On 1/8/19 4:58 PM, Ben Greear wrote:
On 1/7/19 9:57 AM, Tim Chen wrote:
On 12/31/18 8:22 AM, Ben Greear wrote:
On 12/21/2018 05:17 PM, Tim Chen wrote:
If you don't worry about security and performance is paramount, then boot with "nospectre_v2". That's explained in the document.
There seem to be lots of different variants of this type of problem. It was not clear to me that just doing nospectre_v2 would be sufficient to get back full performance.
The performance penalty comes from retpoline penalizing indirect branch predictions in kernel. With nospectre_v2, retpoline is disabled so you should get all the performance back from spectre mitigation.
This does not disable kernel page table isolation for meltdown mitigation, which also needs to be turned off if you want to get the full performance back. That's somewhat beyond the scope of this doc on Spectre.
The two bug families (spectre and meltdown) are conflated in my mind, at least.
For those of us who do not really understand this stuff in detail, it would be good to at least mention some notes about Meltdown I think.
Probably Meltdown deserves its own meltdown.rst, I think.

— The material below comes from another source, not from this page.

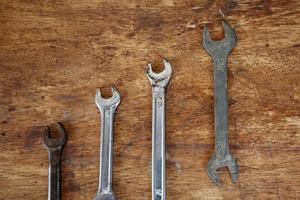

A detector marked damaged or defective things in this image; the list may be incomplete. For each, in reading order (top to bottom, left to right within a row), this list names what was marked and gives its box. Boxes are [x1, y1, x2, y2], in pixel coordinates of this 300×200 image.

rusty wrench [42, 122, 67, 200]
rusty wrench [94, 86, 121, 200]
rusty wrench [146, 59, 172, 200]
rusty wrench [202, 20, 239, 186]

And anyway, I would like to compile the kernel to not need that command-line option, so I am still interesting in what compile options need to be set to what values...
If you just want to disable spectre mitigation, setting CONFIG_RETPOLINE=n should do the trick. If you also want to disable meltdown mitigation, set CONFIG_PAGE_TABLE_ISOLATION=n.
Ok, are there any other CONFIG options that relate to fixing security bugs that have noticeable performance impacts or are these two the complete list?
There are those related to Speculative Store Bypass Disable (SSBD) and L1 Terminal Fault (L1TF). SSBD affects mostly sandboxed code so you should not have performance impact unless you are running code sandboxed with SECCOMP. L1TF has its own explanation in l1tf.rst and affects performance mostly of VM.
So you should be good if you turn off retpoline and page table isolation in your config if those things don't affect you.
If we want a single CONFIG to turn all these off, like what Arjan suggested, that will be a separate topic and discussions.